Extracted information:
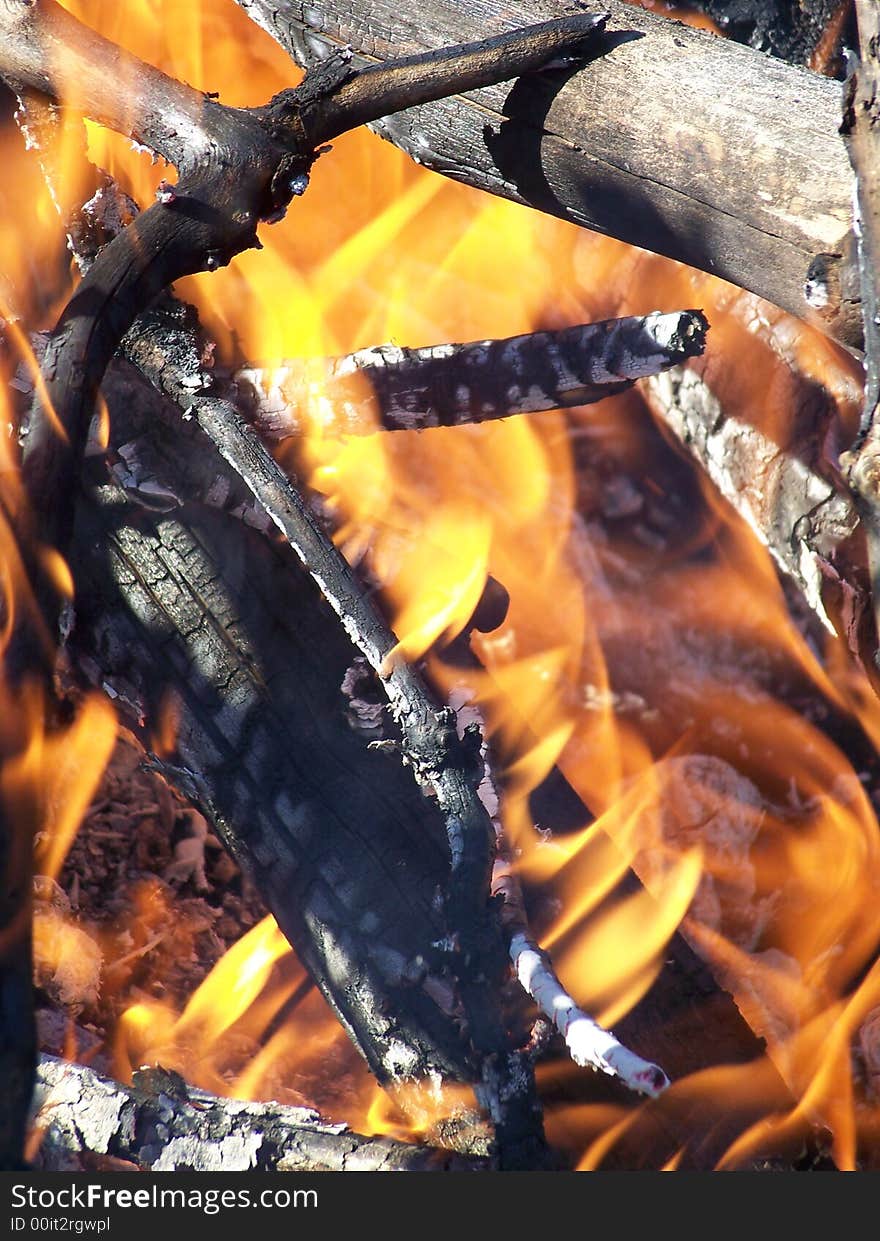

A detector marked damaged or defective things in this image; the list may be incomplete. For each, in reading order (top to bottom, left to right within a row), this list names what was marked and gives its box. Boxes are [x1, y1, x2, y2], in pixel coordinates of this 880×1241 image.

scorched timber [237, 0, 864, 348]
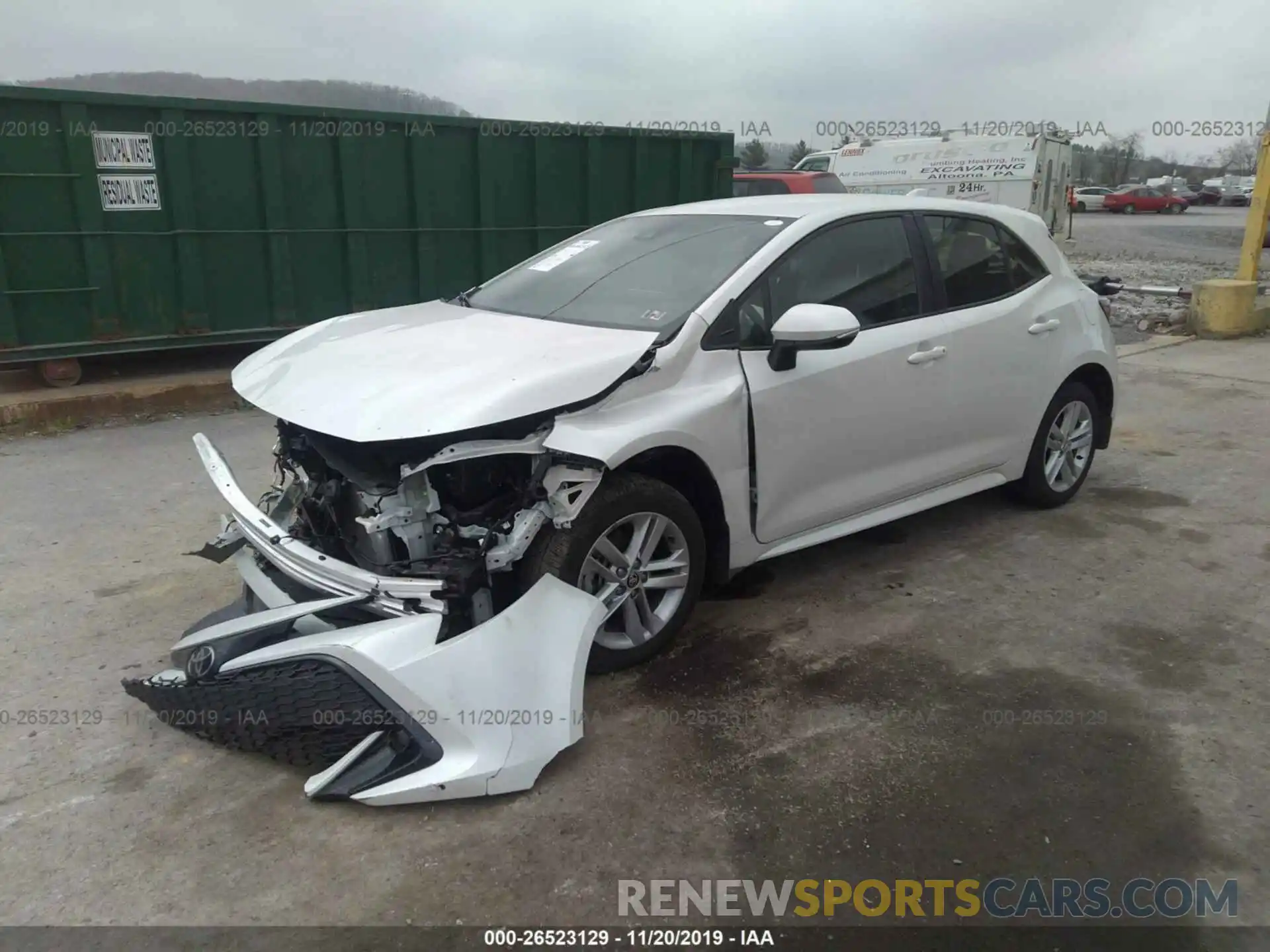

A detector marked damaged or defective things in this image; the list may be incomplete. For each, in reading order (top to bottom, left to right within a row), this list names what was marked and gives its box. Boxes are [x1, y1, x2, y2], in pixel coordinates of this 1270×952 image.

crumpled hood [232, 301, 659, 442]
detached front bumper [124, 436, 606, 804]
severe front-end damage [122, 418, 614, 804]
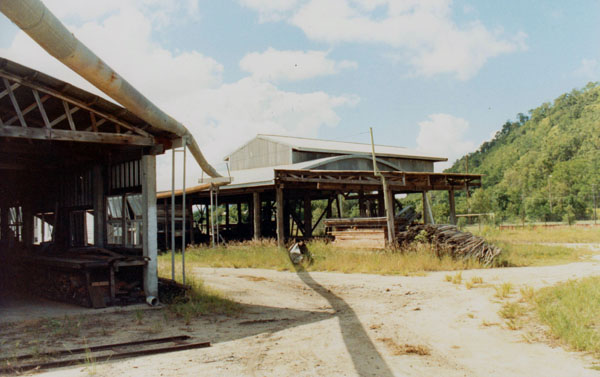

What to produce: Put every line of the records above into a JSON list of strings, one string per line, leaving out blank lines and the pictures.

Solution for this task:
[
  "A detector marked damaged or defective things in this image; the list may be incomplete. For each, in reading order (top to bottom, left to right within a row), this list names what was marked and gives its box. Boxes are [x1, y1, x2, y2], in pixel coordinates of this 880×1241 image.",
  "scorched timber [237, 0, 864, 348]",
  "A detector marked damaged or defective things in this image; the list may be incomplete. For each, in reading order (top to bottom, left to right within a row), this list names what was marked and gives its box. Boxes are [x1, y1, x2, y2], in pixel coordinates of this 1270×952 image.",
  "crumpled hood [232, 301, 659, 442]",
  "detached front bumper [124, 436, 606, 804]",
  "severe front-end damage [122, 418, 614, 804]"
]